Dans la Vie de Saint Samson

Dans la Vita Samsonis, rédigée au VIIe siècle, Conomor (Commorus) a pris le pouvoir sur la Domnonée, avec l'appui du roi Childebert. Le comte a fait tuer Jonas, le chef légitime de la Domnonée, et cherche à en faire de même avec le fils de Jonas, Judual. Samson de Dol intercède auprès de Childebert en faveur de Judual, et ce dernier, après avoir lever une armée, renverse Conomor[9], vers 558.

Dans la tradition bretonne

On trouve le nom de Conomor dans plusieurs Vitae de saints, celles de Mélar et Malo, notamment)[10].

Un roi sanguinaire

Châtiment de Conomor sur un vitrail de l'église Saint-Gildas d'Auray.

En Bretagne armoricaine, Conomor est beaucoup plus maltraité par la légende, car, dans la tradition orale, il est Conomor le Maudit[11]. Il est une sorte de Barbe-Bleue qui tue ses épouses successives dès qu'elles ont un enfant (il est d'ailleurs probable que sa vie ait inspiré Charles Perrault). Sa dernière épouse, sainte Tréphine (nom d'une sainte sicilienne), fille de Waroc'h Ier (sœur de Canao Ier et Macliau), ayant accouché de saint Trémeur (Trec'h meur = grand vainqueur), il décapite celui-ci. Saint Gildas remet la tête en place et l'enfant va voir son père pour l'éprouver. À cette vue celui-ci est frappé d'épouvante et meurt de la vengeance divine. Dans la Vita de saint Gildas, c'est celui-ci qui est l'artisan du châtiment en provoquant l'écroulement sur Conomor des murailles de son château par le jet d'une poignée de terre.

Cependant, il apparaît comme roi de Domnonée péninsulaire et c'est dans sa ville de Carhaix que Thomas d'Angleterre place le mariage de Tristan avec Iseult aux Blanches Mains, fille du duc de Bretagne, et c'est là qu'il fait mourir son héros, peut-être donc dans un fief de son oncle Marc Conomor. Mais, on peut aussi penser au Carhays d'outre-Manche.

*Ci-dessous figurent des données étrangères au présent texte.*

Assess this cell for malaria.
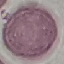
It is uninfected.

image type = automatically extracted cell patch, resized to 64 × 64 pixels
stain = Giemsa
capture = smartphone through the microscope eyepiece
preparation = thin smear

De nombreux endroits stratégiques sont réputés avoir été des lieux de séjour de Conomor, en particulier, Castel-Finans, au bord du Blavet à l'est de Carhaix et près de Saint-Aignan (Morbihan), où saint Gildas l'aurait poursuivi et châtié. À Tréglamus, près du Menez Bré, où on trouve des retranchements lui étant attribués. À l'ouest de Lanmeur, dans un ancien fort osisme appelé Castel-Beuzit ou La Boissière près de Ruvarc ou Run Marc'h. Près de Quimperlé et de Clohars-Carnoët où les vestiges d'un château (château de Carnoët), sur les bords de la rive droite de la Laïta, subsistent. Près du Moustoir en Saint-Goazec, où se voient les ruines du Castel Commor. Enfin, à Montafilant (Côtes-d'Armor), près de la vieille cité gallo-romaine de Corseul, ce qui lui permettait de contrôler les vallées de la Rance et de l'Arguenon[6].

Une fragile hypothèse assimile Conomor et Caninus[réf. nécessaire] (lat. canes = bre. con = chien) que saint Gildas fustige dans le De Excidio et Conquestu Britanniae comme indigne d'être le descendant d'Aurelius Ambrosianus[réf. nécessaire] et le parent de Saint Pol Aurélien[réf. nécessaire] que son hagiographe Bili désigne comme domnonéen, donc comme ayant fait des fondations d'abbaye loin du Léon, par exemple à Lamballe qui porte son nom.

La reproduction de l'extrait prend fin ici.